**INSTRUÇÕES**.
- a) Responda, com base no acórdão, às perguntas seguintes:
(i) Que área do seu prédio afirmam os autores ter sido ocupada pelos réus?
(ii) Em que valor pretendem os réus que se fixe o terreno no pedido reconvencional?
(iii) A intervenção de quem foi indeferida?
- b) Prossiga a redação do acórdão a partir do ponto em que o texto termina.

**EXCERTO DO DOCUMENTO**.
□ □ □ □

Acórdão nº 883/05.8TBSLV.E2 de Tribunal da Relação de Évora, 10 de Setembro de 2020

Magistrado ResponsávelALBERTINA PEDROSO
Data da Resolução10 de Setembro de 2020
EmissorTribunal da Relação de Évora

Tribunal Judicial da Comarca de Faro[1] *****Acordam na 1.ª Secção Cível do Tribunal da Relação de Évora[2]: I - RELATÓRIO 1.

M… e Ma… intentaram a presente acção declarativa de condenação contra A… e E… pedindo a desocupação de parte do prédio de sua propriedade, identificado por Lote 14, bem como a demolição das obras nele implantadas, a demarcação desse prédio com o dos réus, correspondente ao Lote 15, assim como o pagamento de quantia ilíquida a título de indemnização por danos não patrimoniais e a fixação de sanção compulsória, no montante diário de 25,00€.

Em fundamento da sua pretensão, invocaram, em síntese, que os réus, donos do prédio vizinho, ocuparam uma área de 148,5 m2 do seu prédio, ajardinando e edificando uma casa de bomba e arrecadação, bem como um muro delimitando os prédios, estando mal colocados os marcos respectivos, com o que ficou o prédio dos autores a carecer de área suficiente para ali edificarem a sua habitação, e, assim, de organizarem a sua vida, o que os tem agastado e enervado.

  1. Regularmente citados, os RR contestaram alegando não terem ocupado qualquer área do prédio dos AA., e aduzindo que quando compraram o prédio já a casa e o muro estavam construídos, tendo esta construção sido efectuada sem qualquer oposição do dono do loteamento.

    Formularam também pedido reconvencional, impetrando que seja declarada sua qualquer parcela do prédio dos autores por si ocupada, fixando-se o valor do terreno em 3.084,60 €, já que na faixa que os AA. alegam ser sua estão instalados os ramais de água e esgotos, uma arrecadação, jardim, o sistema de rega e o muro delimitador dos lotes.

    Mais deduziram incidente de intervenção acessória requerendo a intervenção dos anteriores proprietários e construtores da casa que adquiriram, J…e R… e requereram a intervenção principal dos proprietários dos lotes 13 e 16.

  2. Os Autores replicaram.

  3. Foi deferida a intervenção acessória de J… e R…, circunscrita "ao apuramento das causas da ocupação, por parte dos réus, da parcela de terreno reivindicado pelos autores", e indeferida a intervenção dos proprietários dos lotes 13 e 16.

□ □ □ □

**MATERIAL FORNECIDO**.
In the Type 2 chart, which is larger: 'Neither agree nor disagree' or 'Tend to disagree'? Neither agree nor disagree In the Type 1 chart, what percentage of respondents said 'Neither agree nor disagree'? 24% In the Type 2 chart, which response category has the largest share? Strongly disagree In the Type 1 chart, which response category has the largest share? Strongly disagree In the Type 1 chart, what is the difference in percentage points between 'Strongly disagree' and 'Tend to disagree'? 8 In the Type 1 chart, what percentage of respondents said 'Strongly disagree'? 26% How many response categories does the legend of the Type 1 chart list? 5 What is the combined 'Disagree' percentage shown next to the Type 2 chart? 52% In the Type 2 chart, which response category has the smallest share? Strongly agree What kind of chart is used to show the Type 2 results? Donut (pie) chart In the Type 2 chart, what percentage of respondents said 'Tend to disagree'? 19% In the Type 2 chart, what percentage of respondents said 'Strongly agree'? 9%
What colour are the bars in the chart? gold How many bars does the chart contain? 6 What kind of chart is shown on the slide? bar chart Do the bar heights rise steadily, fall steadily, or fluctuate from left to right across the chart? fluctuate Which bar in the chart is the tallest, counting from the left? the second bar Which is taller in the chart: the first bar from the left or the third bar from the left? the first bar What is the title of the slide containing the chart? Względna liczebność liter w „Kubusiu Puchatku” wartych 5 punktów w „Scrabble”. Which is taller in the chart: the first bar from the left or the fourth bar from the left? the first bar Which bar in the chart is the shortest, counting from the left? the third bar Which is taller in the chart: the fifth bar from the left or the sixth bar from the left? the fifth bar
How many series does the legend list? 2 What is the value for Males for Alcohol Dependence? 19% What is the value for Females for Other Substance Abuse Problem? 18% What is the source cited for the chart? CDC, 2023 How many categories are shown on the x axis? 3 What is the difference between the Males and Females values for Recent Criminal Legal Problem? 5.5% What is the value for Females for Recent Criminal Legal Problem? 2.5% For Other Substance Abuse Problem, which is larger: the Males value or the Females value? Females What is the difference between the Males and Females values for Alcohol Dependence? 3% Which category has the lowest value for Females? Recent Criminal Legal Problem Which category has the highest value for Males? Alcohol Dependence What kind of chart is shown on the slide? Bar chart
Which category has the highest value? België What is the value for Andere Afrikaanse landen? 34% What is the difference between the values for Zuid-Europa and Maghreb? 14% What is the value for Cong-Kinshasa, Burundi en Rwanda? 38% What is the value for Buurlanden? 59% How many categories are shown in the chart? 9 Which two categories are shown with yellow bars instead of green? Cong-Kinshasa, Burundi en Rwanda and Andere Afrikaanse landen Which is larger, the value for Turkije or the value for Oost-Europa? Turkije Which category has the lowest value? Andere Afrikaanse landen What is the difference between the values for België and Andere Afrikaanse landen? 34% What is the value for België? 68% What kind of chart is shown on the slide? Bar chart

□ □ □ □

**RESPOSTAS POR TAREFA**.
- a)
(i) 148,5 m2.
(ii) 3.084,60 €.
(iii) A dos proprietários dos lotes 13 e 16.

- b)
  4. Citados, os intervenientes contestaram dizendo, em suma, que nunca ocuparam qualquer parte do prédio dos autores, mas para o caso de assim se demonstrar ter ocorrido, requereram a intervenção da sociedade comercial Q…, LIMITADA, que lhes vendeu o lote e indicou os marcos.

  5. Admitida a intervenção e regularmente citada, a chamada nada disse.

  6. Foi proferido o despacho saneador, seleccionados os factos assentes e fixada a base instrutória, que foram objecto de reclamação, desatendida.

  7. Tendo ocorrido o divórcio dos Réus e a subsequente partilha dos bens, a ré E… adquiriu a totalidade do direito de propriedade sobre o prédio identificado por Lote 15, e foi habilitada no lugar do réu A….

  8. No decurso da audiência de julgamento a Ré deduziu articulado superveniente, que não foi admitido, tendo oportunamente apresentado recurso de agravo.

  9. Em 23.11.2010 foi proferida sentença, julgando improcedente a reconvenção e parcialmente procedente a acção, nos seguintes termos: "I - Fixa-se a linha de demarcação entre os lotes 14 e 15 como a paralela à formada pelo muro existente, movida para nascente até libertar 115,7m2 no lote 14; II - Condena-se a ré a demolir o muro existente, bem como todas as construções que fiquem a poente da nova linha de demarcação; III - Fixa-se em 25 euros diários a sanção pelo não cumprimento da ordem de demolição; IV - Absolvem-se os autores do pedido reconvencional e a ré do demais peticionado." 11.

    Inconformada também com esta decisão, a Ré apelou, impetrando a fixação de efeito suspensivo ao recurso[3] e a revogação da sentença, "declarando-se adquirida por acessão industrial imobiliária a faixa de terreno ocupada a mais pela construção da moradia do lote 15 ou se for caso disso do lote 14, mediante o pagamento do seu valor, que se fixará e que houve abuso de direito por parte dos A.A.” Os autores responderam a ambos os recursos.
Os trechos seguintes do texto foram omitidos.